Nano-TiO2 suspensions received a 20 min illumination with long wave UV (300–420 nm = UVA) in the absorption range of nano-TiO2 (λ < 385 nm)45 before contact with algae. The intensity of the UV lamp (Waldmann Typ 602352 230 V 50 Hz 2 × 4 W) at the sample was 60 μW cm−2 nm−1, at the wavelength 350 nm (Fig. S2), which corresponds to an integrated intensity of 2700 μW cm−2 in the wavelength range 300–420 nm. This dose is in the range of intensities commonly occurring in natural aquatic environments.46

TiO2 handling and characterization

A stock suspension of 2 g L−1 nano-TiO2 (Degussa P25: 80% anatase, 20% rutile) was prepared in ultrapure water, sonicated in an ultrasonication bath for 10 min (Telsonic 150/300 W) and then stored at 4 °C in the dark for the duration of the experiments. Primary particle properties are provided in Fig. S1. For exposure experiments, an intermediate working stock suspension was prepared by sonicating the initial stock suspension for 15 min in an ultrasonic water bath (Branson 2510) and then sampling an aliquot of 1 mL into an Eppendorf tube, which was stored in the dark at 4 °C for use within 1 d. Before every experiment, this intermediate stock suspension was retrieved, sonicated in an ultrasonic bath for 5 min directly before the preparation of the final, nominal exposure concentrations of 10, 50, 100 and 200 mg L−1 nano-TiO2 within no more than 1 h. H2O2 concentrations measured in the supernatant of the unsonicated and sonicated stock suspension are provided in Fig. S8.

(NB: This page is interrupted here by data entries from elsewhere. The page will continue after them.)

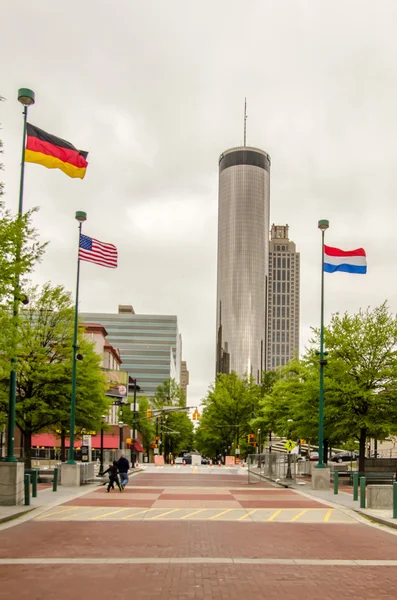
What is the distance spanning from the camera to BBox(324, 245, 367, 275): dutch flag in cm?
3247

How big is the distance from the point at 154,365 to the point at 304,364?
144816mm

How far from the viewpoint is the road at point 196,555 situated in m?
9.48

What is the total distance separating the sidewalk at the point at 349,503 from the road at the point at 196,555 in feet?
1.99

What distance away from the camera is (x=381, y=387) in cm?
3672

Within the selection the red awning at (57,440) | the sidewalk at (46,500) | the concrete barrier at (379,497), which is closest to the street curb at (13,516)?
the sidewalk at (46,500)

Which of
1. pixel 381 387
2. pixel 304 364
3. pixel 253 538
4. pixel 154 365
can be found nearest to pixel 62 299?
pixel 304 364

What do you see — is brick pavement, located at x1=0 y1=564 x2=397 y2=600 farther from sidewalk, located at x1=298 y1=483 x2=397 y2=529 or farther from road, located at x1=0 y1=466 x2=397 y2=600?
sidewalk, located at x1=298 y1=483 x2=397 y2=529

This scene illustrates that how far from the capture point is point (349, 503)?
24.3 m

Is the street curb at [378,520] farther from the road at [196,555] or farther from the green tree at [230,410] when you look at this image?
the green tree at [230,410]

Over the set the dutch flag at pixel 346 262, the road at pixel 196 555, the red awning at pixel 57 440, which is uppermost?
the dutch flag at pixel 346 262

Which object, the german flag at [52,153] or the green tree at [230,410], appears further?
the green tree at [230,410]

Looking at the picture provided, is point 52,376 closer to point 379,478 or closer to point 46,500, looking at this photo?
point 46,500

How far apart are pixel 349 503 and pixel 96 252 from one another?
15.2 meters

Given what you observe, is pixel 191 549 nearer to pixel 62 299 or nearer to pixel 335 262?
pixel 335 262
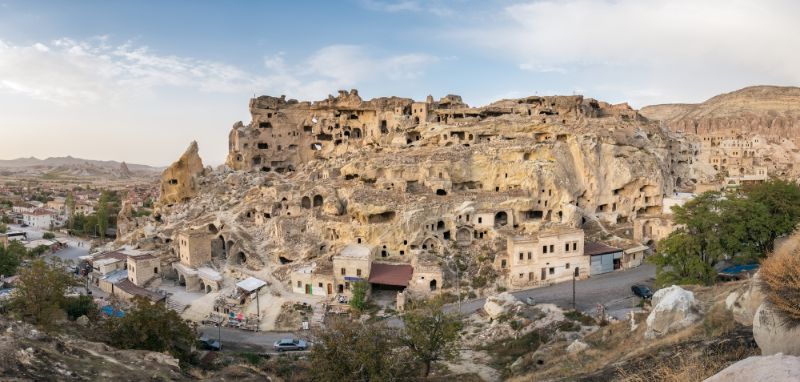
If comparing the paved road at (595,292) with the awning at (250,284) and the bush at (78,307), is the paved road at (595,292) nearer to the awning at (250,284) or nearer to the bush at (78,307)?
the awning at (250,284)

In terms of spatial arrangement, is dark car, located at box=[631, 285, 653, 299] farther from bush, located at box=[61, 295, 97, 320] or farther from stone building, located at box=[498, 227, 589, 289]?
bush, located at box=[61, 295, 97, 320]

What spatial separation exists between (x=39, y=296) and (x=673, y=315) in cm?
2718

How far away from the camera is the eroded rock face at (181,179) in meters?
56.9

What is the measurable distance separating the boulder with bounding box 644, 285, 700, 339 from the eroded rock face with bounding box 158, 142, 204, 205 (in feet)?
169

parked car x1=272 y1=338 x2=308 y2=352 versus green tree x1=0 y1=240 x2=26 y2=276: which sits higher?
green tree x1=0 y1=240 x2=26 y2=276

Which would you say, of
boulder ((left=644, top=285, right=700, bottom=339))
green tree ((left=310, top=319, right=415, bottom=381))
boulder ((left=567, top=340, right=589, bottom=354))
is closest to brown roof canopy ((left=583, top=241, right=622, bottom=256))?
boulder ((left=567, top=340, right=589, bottom=354))

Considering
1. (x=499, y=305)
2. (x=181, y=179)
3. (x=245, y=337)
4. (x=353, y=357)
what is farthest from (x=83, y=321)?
(x=181, y=179)

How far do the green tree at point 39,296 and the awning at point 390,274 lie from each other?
19004mm

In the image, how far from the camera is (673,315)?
53.4 feet

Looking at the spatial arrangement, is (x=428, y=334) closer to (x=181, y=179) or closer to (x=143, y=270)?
(x=143, y=270)

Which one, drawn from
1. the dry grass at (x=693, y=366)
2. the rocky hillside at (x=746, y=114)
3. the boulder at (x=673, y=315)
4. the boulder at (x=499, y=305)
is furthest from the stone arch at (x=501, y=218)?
the rocky hillside at (x=746, y=114)

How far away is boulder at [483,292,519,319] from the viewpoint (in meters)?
29.4

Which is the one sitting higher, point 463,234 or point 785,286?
point 785,286

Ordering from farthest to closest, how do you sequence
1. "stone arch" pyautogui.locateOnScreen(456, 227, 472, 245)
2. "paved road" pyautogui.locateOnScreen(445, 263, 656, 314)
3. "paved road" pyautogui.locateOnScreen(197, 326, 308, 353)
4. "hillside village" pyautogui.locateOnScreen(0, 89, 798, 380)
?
1. "stone arch" pyautogui.locateOnScreen(456, 227, 472, 245)
2. "hillside village" pyautogui.locateOnScreen(0, 89, 798, 380)
3. "paved road" pyautogui.locateOnScreen(445, 263, 656, 314)
4. "paved road" pyautogui.locateOnScreen(197, 326, 308, 353)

For all exposure conditions the number-/volume-/intensity-weighted hydrodynamic particle diameter distributions and zeta potentials were measured by dynamic light scattering (DLS) and electrophoresis with a Zetasizer Nano ZS (Malvern Instruments) at the beginning and end of exposure to cells. This was performed in separate experiments, in suspensions without algae cells. Hence, non-UV suspensions were measured at t = 0 and t = 60 min after suspension preparation while UV-treated suspensions at t = 20 min (initial contact with cells) and t = 80 min after suspension preparation. Samples were measured in triplicates, consisting of approximately 10 runs each. The z-average particle diameters were derived by the method of cumulants and the zeta potential was derived from the electrophoretic mobility using the Smoluchowski approximation.

Particle sedimentation in the present exposure conditions was both experimentally determined and computationally estimated. In separate experiments using suspensions without algae, the supernatants of the nano-TiO2 suspensions were measured after 1 h by ICP-MS (Elan DRC, Perkin Elmer). The “In vitro Sedimentation, Diffusion and Dosimetry” model, known as ISDD, was used for the computational estimation of particle sedimentation. The model was obtained from its developers47 and is available as MatLab code or Windows Executable. The input parameters specific to our experimental setups are provided in Tables S2 and S3. The model provides two alternative approaches for the calculation of agglomerate properties, one based on agglomerate diameter (i.e. by the Sterling equation) or one based on agglomerate density. Here, the Sterling approach was used, which uses the agglomerate diameter and fractal dimension (default = 2.3) to calculate agglomerate density, porosity and transport. The model yields the following four output values: (1) fraction of administered dose deposited (i.e. fraction of nominal dose sedimented), and the corresponding (2) total number of primary NPs deposited, (3) total SA (sphere) of primary NPs [cm2] deposited and lastly (4) total mass [μg] deposited. A typical simulation did not exceed 1 minute of calculation time.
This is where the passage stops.